Sri Lanka has failed to successfully investigate the issues of torture [report, PDF] and impunity for past human rights violations in the country, Amnesty International (AI) [advocacy website] said Monday on the eve of a review by the UN Committee Against Torture [official website]. In its report, AI documented that there are still common and widespread patterns of torture and ill-treatment of prisoners despite the fact that these actions are outlawed by the legislation and criminalized under the Sri Lankan Convention against Torture (CAT) [text]. AI referred to additional sources, such as the report [text, PDF] by the Asian Human Rights Commission [advocacy website] that summarized 323 reported cases of torture by the Sri Lankan police officials from 1998 to 2011. According to the report, only three prosecutions were made under the CAT during its first 14 years of implementation (1994-2008). AI concluded that Sri Lanka failed to successfully prosecute officials who were convicted for violation of human rights in the country:
Sri Lanka's own laws should, but fail to, provide protection from the torture and ill-treatment which is so often a consequence of arbitrary and incommunicado detention. Enforcement of laws and directives aimed at preventing torture require a clear implementation plan to ensure that all forces responsible for arrests and detentions are aware of and understand these laws and procedures, and that those who breach them are disciplined, including through criminal prosecution in fair trials of those who commit crimes.AI urged the Sri Lankan government to ensure that its investigation of allegations of torture as well as enforcement of the penalties against government officials engaged in torture and other ill-treatment against detainees are strictly enforced. In addition, AI called for an independent international investigation.
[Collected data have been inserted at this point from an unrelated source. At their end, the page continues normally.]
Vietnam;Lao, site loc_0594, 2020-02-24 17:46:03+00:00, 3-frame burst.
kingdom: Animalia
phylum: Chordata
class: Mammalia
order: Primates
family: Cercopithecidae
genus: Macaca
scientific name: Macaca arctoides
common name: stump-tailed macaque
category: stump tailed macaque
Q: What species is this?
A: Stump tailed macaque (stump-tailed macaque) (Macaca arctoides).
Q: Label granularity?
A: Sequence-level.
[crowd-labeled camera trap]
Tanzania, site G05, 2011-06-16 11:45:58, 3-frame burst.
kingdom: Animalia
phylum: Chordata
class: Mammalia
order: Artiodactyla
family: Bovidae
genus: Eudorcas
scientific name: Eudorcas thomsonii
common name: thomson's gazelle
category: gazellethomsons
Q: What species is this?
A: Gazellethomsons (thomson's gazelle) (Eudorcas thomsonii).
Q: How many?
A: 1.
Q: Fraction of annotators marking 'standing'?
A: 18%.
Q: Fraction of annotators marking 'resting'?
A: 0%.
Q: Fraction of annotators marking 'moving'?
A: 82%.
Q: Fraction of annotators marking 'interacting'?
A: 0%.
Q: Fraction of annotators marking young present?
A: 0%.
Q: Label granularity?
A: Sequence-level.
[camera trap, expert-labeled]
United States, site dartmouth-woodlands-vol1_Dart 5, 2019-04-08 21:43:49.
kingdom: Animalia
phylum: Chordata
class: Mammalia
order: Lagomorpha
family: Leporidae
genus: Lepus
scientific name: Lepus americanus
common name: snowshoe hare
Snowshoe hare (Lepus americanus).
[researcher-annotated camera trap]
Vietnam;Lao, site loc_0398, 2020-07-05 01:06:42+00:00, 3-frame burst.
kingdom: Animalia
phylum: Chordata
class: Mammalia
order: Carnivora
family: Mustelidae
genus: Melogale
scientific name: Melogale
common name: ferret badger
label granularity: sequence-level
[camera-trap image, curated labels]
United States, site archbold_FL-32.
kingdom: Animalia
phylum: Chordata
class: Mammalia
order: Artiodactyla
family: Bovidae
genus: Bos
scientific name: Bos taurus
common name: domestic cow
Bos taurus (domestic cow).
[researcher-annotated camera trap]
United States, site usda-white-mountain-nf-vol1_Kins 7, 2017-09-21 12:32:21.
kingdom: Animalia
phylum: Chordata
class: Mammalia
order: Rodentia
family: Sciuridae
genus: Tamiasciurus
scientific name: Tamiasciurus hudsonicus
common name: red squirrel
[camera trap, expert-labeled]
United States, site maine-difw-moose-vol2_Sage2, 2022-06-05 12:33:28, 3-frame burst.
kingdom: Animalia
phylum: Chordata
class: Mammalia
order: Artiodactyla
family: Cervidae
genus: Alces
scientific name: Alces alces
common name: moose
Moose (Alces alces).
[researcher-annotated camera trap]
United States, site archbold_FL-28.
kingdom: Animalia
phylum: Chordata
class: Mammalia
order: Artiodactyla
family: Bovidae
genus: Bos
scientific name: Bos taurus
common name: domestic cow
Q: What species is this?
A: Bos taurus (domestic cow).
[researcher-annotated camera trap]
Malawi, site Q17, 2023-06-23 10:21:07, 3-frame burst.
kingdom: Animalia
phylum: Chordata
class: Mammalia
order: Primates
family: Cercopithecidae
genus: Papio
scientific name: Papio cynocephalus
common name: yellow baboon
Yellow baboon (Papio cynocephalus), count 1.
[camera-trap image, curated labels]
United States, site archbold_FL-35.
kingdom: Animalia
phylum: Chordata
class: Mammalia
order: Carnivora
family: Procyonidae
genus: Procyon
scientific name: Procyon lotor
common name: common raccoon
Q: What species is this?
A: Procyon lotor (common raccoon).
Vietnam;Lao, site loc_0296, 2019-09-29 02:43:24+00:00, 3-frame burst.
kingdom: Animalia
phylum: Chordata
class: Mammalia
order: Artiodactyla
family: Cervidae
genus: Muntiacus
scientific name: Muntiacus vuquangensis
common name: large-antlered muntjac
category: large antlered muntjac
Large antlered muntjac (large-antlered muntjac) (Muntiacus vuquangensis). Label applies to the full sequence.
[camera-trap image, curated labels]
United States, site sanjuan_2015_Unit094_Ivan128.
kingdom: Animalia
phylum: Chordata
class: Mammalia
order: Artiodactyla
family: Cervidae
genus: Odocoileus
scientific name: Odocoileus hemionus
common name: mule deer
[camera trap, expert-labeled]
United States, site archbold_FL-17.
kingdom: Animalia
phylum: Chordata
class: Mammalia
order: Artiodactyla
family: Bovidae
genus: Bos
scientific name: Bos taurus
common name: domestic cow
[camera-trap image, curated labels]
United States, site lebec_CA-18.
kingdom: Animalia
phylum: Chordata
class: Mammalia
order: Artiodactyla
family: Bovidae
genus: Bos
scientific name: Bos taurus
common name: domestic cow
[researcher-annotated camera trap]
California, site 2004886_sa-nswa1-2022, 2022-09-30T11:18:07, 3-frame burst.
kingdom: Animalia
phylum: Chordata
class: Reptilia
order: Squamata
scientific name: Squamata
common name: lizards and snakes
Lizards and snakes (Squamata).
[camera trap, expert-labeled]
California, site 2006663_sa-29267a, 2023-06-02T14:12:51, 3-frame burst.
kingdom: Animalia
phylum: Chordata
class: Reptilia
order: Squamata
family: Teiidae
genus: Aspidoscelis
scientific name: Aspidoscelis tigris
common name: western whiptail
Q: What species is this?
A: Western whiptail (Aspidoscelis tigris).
Last month, a group of rights organizations and lawmakers urged [JURIST report] Australia to investigate Sri Lankan war crimes and a top ranking official in the Sri Lankan High Commission [official website] in Canberra for war crimes that were allegedly committed by the Sri Lankan Navy during its fight against the Liberation Tigers of Tamil Eelam (LTTE) in 2009. Earlier in October, the Sri Lankan government announced that it would adopt a five-year action plan [JURIST report], the National Action Plan for the Protection and Promotion of Human Rights, which would take effect immediately. This announcement was in response to UN Secretary-General Ban Ki-Moon's inquiry [JURIST report] to the UN Human Rights Council [official website] to evaluate the alleged claims found within a report [text, PDF] that accused the Sri Lankan government of committing war crimes during the final stages of the conflict with the LTTE in 2009. The report was released in April of this year stating [JURIST report] that it found some credible evidence of the alleged war crimes.